Source passage:

------------------------------------------------

# Desert Iguana as first pet?



## McShack (Feb 25, 2014)

I've been doing research on lizards for quite a while now and I think I've found the right lizard for me and my family. Desert igs are a reasonable size, cost and are herbivorous. It is not what people recommend as a first lizard, but with the right care would they be OK? Also what would the right mix of sand and clay be for the substrate? Could I keep 2 in a 4x2x2 viv?


----------



## Tarron (May 30, 2010)

I dont know enough about the specific care of Desert Igs, butnif that is the species you would like to keep, go for it. Just make sure you plenty of research and you will be fine.

good luck to you


----------



## salanky (Oct 28, 2009)

any species can be a first species once you research it. when i first got my uromastyx i was told they were a bad beginner species and i was doing the wrong thing, 4 years on iv got 6 and it was the best thing i ever did.

back to your original question, yes you can keep a pair of desert iggies in a 4x2x2, they can be hard to sex and are more often than not wc but my 4 are great fun to keep. they are very tame, active and mad about jumping. i keep mine on washed playsand like my uros, this is my little iggies viv



and this is her


you wont regret getting an igge (or 12) especially if you have your heart set on it now anything else will just be settling.


----------



## McShack (Feb 25, 2014)

Thanks for all the replies, I really appreciate it.


----------

------------------------------------------------

Given data:
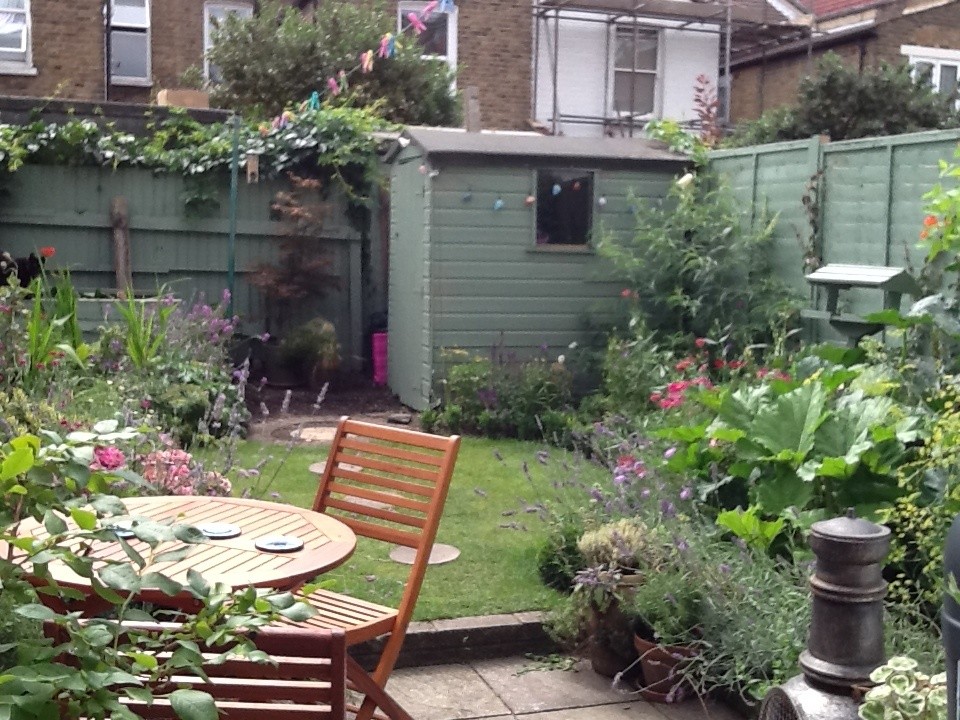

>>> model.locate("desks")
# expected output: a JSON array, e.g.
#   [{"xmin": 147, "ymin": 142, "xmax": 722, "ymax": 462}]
[{"xmin": 0, "ymin": 495, "xmax": 357, "ymax": 619}]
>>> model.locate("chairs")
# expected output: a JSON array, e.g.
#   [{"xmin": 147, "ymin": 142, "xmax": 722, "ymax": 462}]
[{"xmin": 41, "ymin": 415, "xmax": 462, "ymax": 720}]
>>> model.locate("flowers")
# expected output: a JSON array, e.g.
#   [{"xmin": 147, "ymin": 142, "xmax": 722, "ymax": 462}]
[{"xmin": 473, "ymin": 415, "xmax": 817, "ymax": 720}]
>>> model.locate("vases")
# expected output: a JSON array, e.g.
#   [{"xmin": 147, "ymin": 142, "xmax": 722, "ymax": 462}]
[
  {"xmin": 589, "ymin": 561, "xmax": 648, "ymax": 678},
  {"xmin": 633, "ymin": 627, "xmax": 704, "ymax": 694}
]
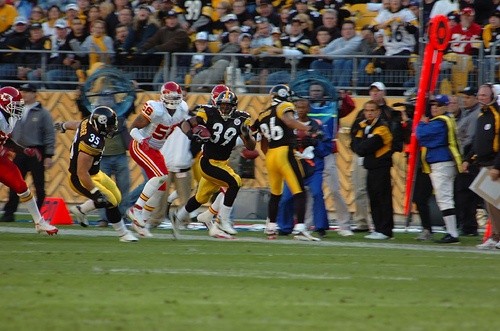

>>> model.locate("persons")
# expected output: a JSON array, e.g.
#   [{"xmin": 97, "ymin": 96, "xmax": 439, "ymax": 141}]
[
  {"xmin": 463, "ymin": 84, "xmax": 500, "ymax": 249},
  {"xmin": 129, "ymin": 81, "xmax": 210, "ymax": 237},
  {"xmin": 350, "ymin": 102, "xmax": 394, "ymax": 240},
  {"xmin": 0, "ymin": 86, "xmax": 58, "ymax": 235},
  {"xmin": 175, "ymin": 92, "xmax": 255, "ymax": 235},
  {"xmin": 0, "ymin": 0, "xmax": 500, "ymax": 250},
  {"xmin": 54, "ymin": 106, "xmax": 139, "ymax": 243},
  {"xmin": 403, "ymin": 95, "xmax": 461, "ymax": 243},
  {"xmin": 250, "ymin": 85, "xmax": 321, "ymax": 242}
]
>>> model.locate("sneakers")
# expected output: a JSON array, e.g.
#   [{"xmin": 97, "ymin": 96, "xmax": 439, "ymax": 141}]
[
  {"xmin": 364, "ymin": 230, "xmax": 392, "ymax": 240},
  {"xmin": 476, "ymin": 239, "xmax": 500, "ymax": 250},
  {"xmin": 73, "ymin": 202, "xmax": 239, "ymax": 242},
  {"xmin": 266, "ymin": 227, "xmax": 277, "ymax": 240},
  {"xmin": 36, "ymin": 217, "xmax": 59, "ymax": 236},
  {"xmin": 435, "ymin": 235, "xmax": 460, "ymax": 245},
  {"xmin": 293, "ymin": 228, "xmax": 321, "ymax": 241}
]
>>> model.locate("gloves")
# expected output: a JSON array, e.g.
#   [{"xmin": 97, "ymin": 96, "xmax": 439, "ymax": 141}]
[
  {"xmin": 192, "ymin": 130, "xmax": 209, "ymax": 144},
  {"xmin": 54, "ymin": 122, "xmax": 66, "ymax": 133},
  {"xmin": 240, "ymin": 124, "xmax": 250, "ymax": 137},
  {"xmin": 24, "ymin": 147, "xmax": 43, "ymax": 161},
  {"xmin": 142, "ymin": 137, "xmax": 153, "ymax": 151}
]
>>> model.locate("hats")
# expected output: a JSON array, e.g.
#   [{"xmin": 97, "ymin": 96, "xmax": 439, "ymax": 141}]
[
  {"xmin": 19, "ymin": 83, "xmax": 37, "ymax": 92},
  {"xmin": 14, "ymin": 3, "xmax": 473, "ymax": 42},
  {"xmin": 429, "ymin": 94, "xmax": 448, "ymax": 104},
  {"xmin": 369, "ymin": 81, "xmax": 385, "ymax": 91},
  {"xmin": 458, "ymin": 87, "xmax": 476, "ymax": 96}
]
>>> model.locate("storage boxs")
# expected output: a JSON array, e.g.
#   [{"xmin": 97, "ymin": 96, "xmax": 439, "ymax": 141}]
[{"xmin": 232, "ymin": 189, "xmax": 269, "ymax": 219}]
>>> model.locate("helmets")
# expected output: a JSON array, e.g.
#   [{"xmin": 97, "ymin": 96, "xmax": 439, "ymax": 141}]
[
  {"xmin": 211, "ymin": 85, "xmax": 229, "ymax": 104},
  {"xmin": 270, "ymin": 85, "xmax": 292, "ymax": 102},
  {"xmin": 0, "ymin": 86, "xmax": 23, "ymax": 120},
  {"xmin": 216, "ymin": 91, "xmax": 238, "ymax": 118},
  {"xmin": 161, "ymin": 82, "xmax": 183, "ymax": 109},
  {"xmin": 90, "ymin": 105, "xmax": 119, "ymax": 139}
]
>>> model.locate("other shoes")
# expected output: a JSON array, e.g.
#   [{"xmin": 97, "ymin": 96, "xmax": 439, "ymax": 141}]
[
  {"xmin": 0, "ymin": 212, "xmax": 14, "ymax": 222},
  {"xmin": 351, "ymin": 224, "xmax": 369, "ymax": 231},
  {"xmin": 339, "ymin": 228, "xmax": 354, "ymax": 236},
  {"xmin": 415, "ymin": 230, "xmax": 431, "ymax": 240}
]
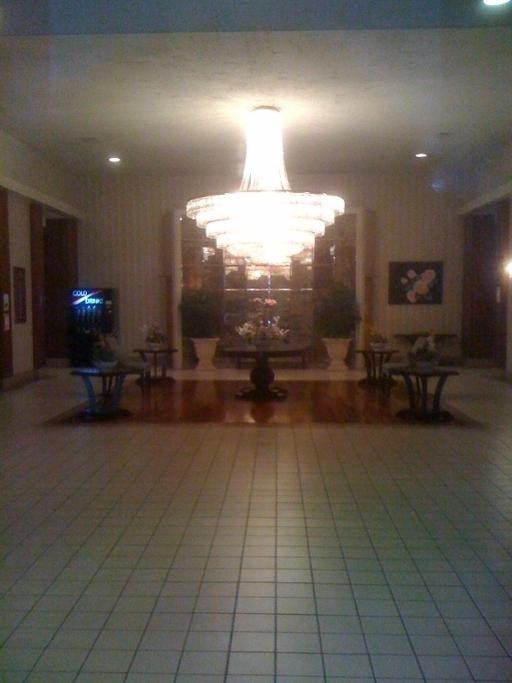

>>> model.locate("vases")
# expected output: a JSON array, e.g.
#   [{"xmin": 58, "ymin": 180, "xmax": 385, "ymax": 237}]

------------------------------------------------

Goal: Transcribe the passage of the desert iguana forum thread above from "## salanky (Oct" up to and including "just be settling.".

Task answer:
## salanky (Oct 28, 2009)

any species can be a first species once you research it. when i first got my uromastyx i was told they were a bad beginner species and i was doing the wrong thing, 4 years on iv got 6 and it was the best thing i ever did.

back to your original question, yes you can keep a pair of desert iggies in a 4x2x2, they can be hard to sex and are more often than not wc but my 4 are great fun to keep. they are very tame, active and mad about jumping. i keep mine on washed playsand like my uros, this is my little iggies viv



and this is her


you wont regret getting an igge (or 12) especially if you have your heart set on it now anything else will just be settling.